5 Relationship Challenges New Parents Face

It’s the natural progression of many relationships, right? First, you meet and fall in love. Then you get married, and then you start a family. And from there it’s all happily ever after.

Not necessarily. Passage through these various relationship milestones, while cause for celebration, often bring with them a subset of specific stresses, challenges, and tests for even the most sturdy of relationships. Becoming new parents together is an immensely rewarding experience, but it is one that brings about some serious changes. It takes patience and perseverance to redefine yourselves as a couple and as a family. Here are five specific challenges to watch for:

1. Lack of Intimacy

One of the trials new parents face is the lack of intimacy that couples inevitably face.  Changed bodies, a lack of time together and the inability to be spontaneous can put a serious damper on a couple’s sex life. When a baby is frequently feeding, he or she may even be sharing a room or a bed with you, which can create challenges as well.

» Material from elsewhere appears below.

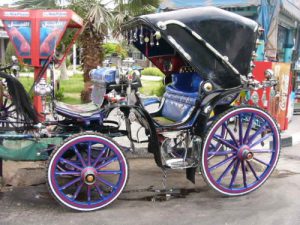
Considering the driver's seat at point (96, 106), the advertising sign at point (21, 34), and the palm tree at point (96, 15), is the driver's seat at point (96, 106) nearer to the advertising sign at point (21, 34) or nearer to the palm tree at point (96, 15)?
the advertising sign at point (21, 34)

Instead of letting this lack of intimacy create a distance between you, recognize that although sexual encounters may be on hold temporarily, and there are other ways to connect with each other, like cuddling and affection to maintain intimacy.

2. Clashing Parenting Styles

You likely have already discussed your child raising strategies and values at great lengths before your baby was born, but now that you are “on-the-job” are your parenting styles at odds with each other? Perhaps you had a different point of view on a number of issues but thought that your spouse might be swayed once the baby was born.

It’s imperative that new parents discuss parenting views openly and honestly. Parenting is like anything else; rarely will you find two people who agree on absolutely everything. The key is to talk it out, be non-judgmental and commit to finding common ground and compromise.

3. Sleep Deprivation

It’s hard to function on little to no sleep, but when you extend that over several weeks or months, it’s very trying indeed.

Sleep deprivation can hamper your judgment as well as seriously shorten your fuse, which can create conflict in a relationship. Try to keep your cool as much as possible and to spell each other off, so that you can both get some rest.

4. Resentment

As roles change as parents, one member of the couple may resent the other. Perhaps the father feels shut out of the bonding happening between mother and baby. Maybe the mother is critical of the father’s efforts to parent. Sometimes one or both members of the couple feel like they are doing all the work without support from their spouse.

A lot of resentment comes from miscommunication. If you are harboring resentment, ask yourself why? Is it reasonable? How can you best address these concerns with your spouse with an eye to positive change?

5. Time Management

When you’ve got a new baby, the to-do-list becomes enormously long, while your available time shrinks away. It’s hard to shuffle priorities in the beginning, and often you feel overwhelmed.

New parents should temper expectations to the very basic necessities of housework; call in help from friends and family to help with errands, cooking, and laundry. As the days go on, make sure to schedule regular date nights, as a way of establishing your own time together as a couple.